__TAREAS DEL EJERCICIO__:
A – Indica en cuántos países se hizo la encuesta que cita el texto sobre la desigualdad.
B – Devuelve sin cambios todo lo que hay en el texto sobre la desigualdad desde "Esto ha cambiado" hasta "para la democracia.".
C – Escribe la parte siguiente del texto sobre la desigualdad, empezando justo después de su última oración.

__TEXTO DEL DOCUMENTO__:
..............................

El economista y ex director de ‘El País’ analiza por qué la desigualdad, ya desaparecida de los análisis de los científicos sociales, ha vuelto por la puerta grande
La desigualdad salió por la ventana de los análisis de los
científicos sociales y ha vuelto por la puerta grande. Si se repasan
bastantes de los manuales de Economía de las últimas tres décadas, en
ellos las cuestiones relacionadas con la extrema riqueza y la extrema
pobreza o no están, o figuran tan sólo en las páginas colaterales,
aquellas que se saltan los estudiantes cuando han de examinarse porque
saben que no se las van a preguntar.
Esto ha cambiado
. Según Oxfam, la mayoría de las poblaciones creen que las leyes y las normativas están concebidas para beneficiar a otros (a los ricos) y, por lo tanto, generan desigualdad.
Una encuesta realizada en seis países (entre ellos, el nuestro) pone de manifiesto que la mayor parte de la gente considera que las leyes y las instituciones están diseñadas para favorecer a los ricos
. Mal augurio para la democracia.

..............................

__ENTRADAS PROPORCIONADAS__:
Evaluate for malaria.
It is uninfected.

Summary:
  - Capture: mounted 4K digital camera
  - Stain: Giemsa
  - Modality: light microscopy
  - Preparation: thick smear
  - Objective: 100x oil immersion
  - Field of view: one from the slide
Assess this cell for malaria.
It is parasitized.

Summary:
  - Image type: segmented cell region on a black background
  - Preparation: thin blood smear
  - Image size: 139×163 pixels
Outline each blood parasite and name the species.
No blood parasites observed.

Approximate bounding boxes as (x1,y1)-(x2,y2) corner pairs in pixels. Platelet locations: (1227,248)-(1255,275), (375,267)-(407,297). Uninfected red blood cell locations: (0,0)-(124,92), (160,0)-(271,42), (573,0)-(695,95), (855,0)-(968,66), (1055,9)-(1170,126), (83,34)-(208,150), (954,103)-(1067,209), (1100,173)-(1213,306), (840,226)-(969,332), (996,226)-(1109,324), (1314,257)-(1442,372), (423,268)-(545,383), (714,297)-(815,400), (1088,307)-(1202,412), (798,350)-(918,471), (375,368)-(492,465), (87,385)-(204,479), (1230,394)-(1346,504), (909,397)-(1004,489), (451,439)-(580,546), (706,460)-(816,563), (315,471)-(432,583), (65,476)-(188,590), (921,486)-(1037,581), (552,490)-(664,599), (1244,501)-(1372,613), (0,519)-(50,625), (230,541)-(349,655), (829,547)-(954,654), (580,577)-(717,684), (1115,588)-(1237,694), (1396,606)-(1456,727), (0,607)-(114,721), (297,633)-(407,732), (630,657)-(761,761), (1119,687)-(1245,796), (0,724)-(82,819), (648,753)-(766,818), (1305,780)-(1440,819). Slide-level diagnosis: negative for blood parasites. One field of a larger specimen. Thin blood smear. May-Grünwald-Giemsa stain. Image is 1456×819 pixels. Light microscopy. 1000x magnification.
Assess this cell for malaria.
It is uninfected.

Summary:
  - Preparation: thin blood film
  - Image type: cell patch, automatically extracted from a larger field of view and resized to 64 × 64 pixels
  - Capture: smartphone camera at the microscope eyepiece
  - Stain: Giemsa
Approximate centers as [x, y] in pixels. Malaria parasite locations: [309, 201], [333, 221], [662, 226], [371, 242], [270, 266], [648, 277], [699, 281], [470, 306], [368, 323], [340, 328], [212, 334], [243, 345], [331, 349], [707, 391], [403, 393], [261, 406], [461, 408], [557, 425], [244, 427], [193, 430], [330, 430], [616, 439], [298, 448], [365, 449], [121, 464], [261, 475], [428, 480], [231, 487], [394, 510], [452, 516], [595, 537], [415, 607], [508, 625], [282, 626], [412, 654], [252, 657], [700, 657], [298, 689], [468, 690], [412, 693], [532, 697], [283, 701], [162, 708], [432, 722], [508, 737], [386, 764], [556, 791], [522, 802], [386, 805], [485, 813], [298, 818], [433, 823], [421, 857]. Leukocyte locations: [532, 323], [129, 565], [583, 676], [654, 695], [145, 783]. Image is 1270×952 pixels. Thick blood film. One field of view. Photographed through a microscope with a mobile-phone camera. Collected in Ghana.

..............................

__RESPUESTAS__:
A – En seis países.

B –
Esto ha cambiado
. Según Oxfam, la mayoría de las poblaciones creen que las leyes y las normativas están concebidas para beneficiar a otros (a los ricos) y, por lo tanto, generan desigualdad.
Una encuesta realizada en seis países (entre ellos, el nuestro) pone de manifiesto que la mayor parte de la gente considera que las leyes y las instituciones están diseñadas para favorecer a los ricos
. Mal augurio para la democracia.

C –
En España, ocho de cada 10 personas están de acuerdo con esta afirmación.
La desigualdad importa cada vez más a los ciudadanos, en contra de lo que hace unos años declaraba la subdirectora gerente del Fondo Monetario Internacional, Anne Kruger:
“Las personas pobres están desesperadas por mejorar sus condiciones materiales en términos absolutos, en lugar de avanzar en el ámbito de la distribución de los ingresos.
Por lo tanto, parece mucho mejor centrarse en el empobrecimiento, que en la desigualdad”.
Durante las cuatro últimas décadas, las de hegemonía intelectual de la revolución conservadora, se han incrementado exponencialmente las desigualdades en el seno de los países.
Hasta tal punto ha sido así que ha cambiado el concepto de invisibilidad social. Antes, los invisibles eran los extremadamente pobres, y los ricos hacían alegre ostentación de sus posesiones y su estatus; ahora aquellos se tienen que tragar su dignidad y aparecen en la oscuridad atracando los cubos de basura, mientras que los poderosos se ocultan para no ser el objeto de la indignación general.
Y sin embargo, el debate macroeconómico ha estado dominado por otras cuestiones instrumentales tales como la inflación, la primera de riesgo, el déficit o la deuda pública.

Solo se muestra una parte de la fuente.